Suho tavuk budu yerken birden daha önce gördüğü Baek Miho'nun yüzünü hatırladı.
"Sanırım onu bir yerde görmüştüm. Acaba ünlü bir avcı mıydı?'
Bir şey çıkıp çıkmayacağını görmek için internete bakmaya çalıştı.
Gözleri büyüdü.
"Bu da ne?!"
İnternet Magok Field ile ilgili makalelerle dolup taşıyordu.
Ancak sorun şu ki, tüm bu sorunların baş kahramanı Suho'nun kendisi.

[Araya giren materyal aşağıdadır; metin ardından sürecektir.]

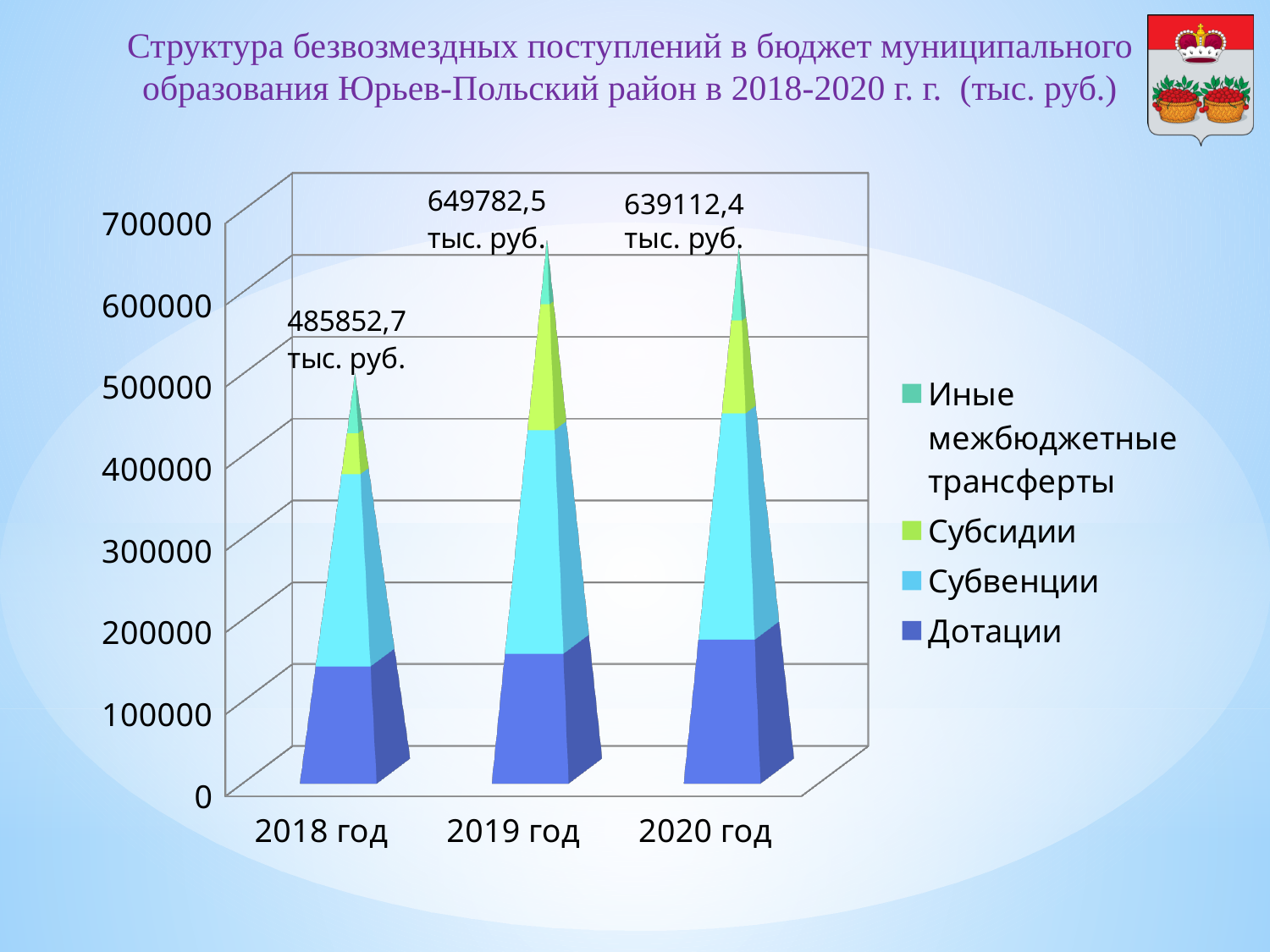
How many years are shown on the x axis? 3 What is the difference between the labelled totals for 2019 год and 2018 год? 163929,8 тыс. руб. What is the total value labelled for 2019 год? 649782,5 тыс. руб. What is the difference between the labelled totals for 2019 год and 2020 год? 10670,1 тыс. руб. Which year has the lowest total of безвозмездные поступления? 2018 год What is the total value labelled for 2018 год? 485852,7 тыс. руб. What is the total value labelled for 2020 год? 639112,4 тыс. руб. Is the value of Дотации for 2018 год greater or less than 200000? less Which year has the highest total of безвозмездные поступления? 2019 год Which is larger, the total for 2018 год or the total for 2020 год? 2020 год What kind of chart is shown on the slide? stacked bar chart How many series does the legend list? 4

-(Sıcak Haber) Beast King Crow!
-Kralın gücünü kazanan kimliği belirsiz bir avcı, Karga!
-Karga neden karga maskesi taktı?
-(Reklam) Bu yılın gözdesi, karga maskesi
-(İlgili arama terimi) Güçlü nefes alma
"Ne? Beast King Crow? Nefes al?"
Ona her türlü utanç verici lakap takıldı.
"Bu da ne böyle..."
Suho utanç içinde yüzünü kapattı.
Sanki bekliyormuş gibi bir mesaj satırı belirdi.
[Canavarlar Kralı Fang Monarch, bunun bir pontifeks için mükemmel bir lakap olduğunu söyleyerek kıkırdıyordu].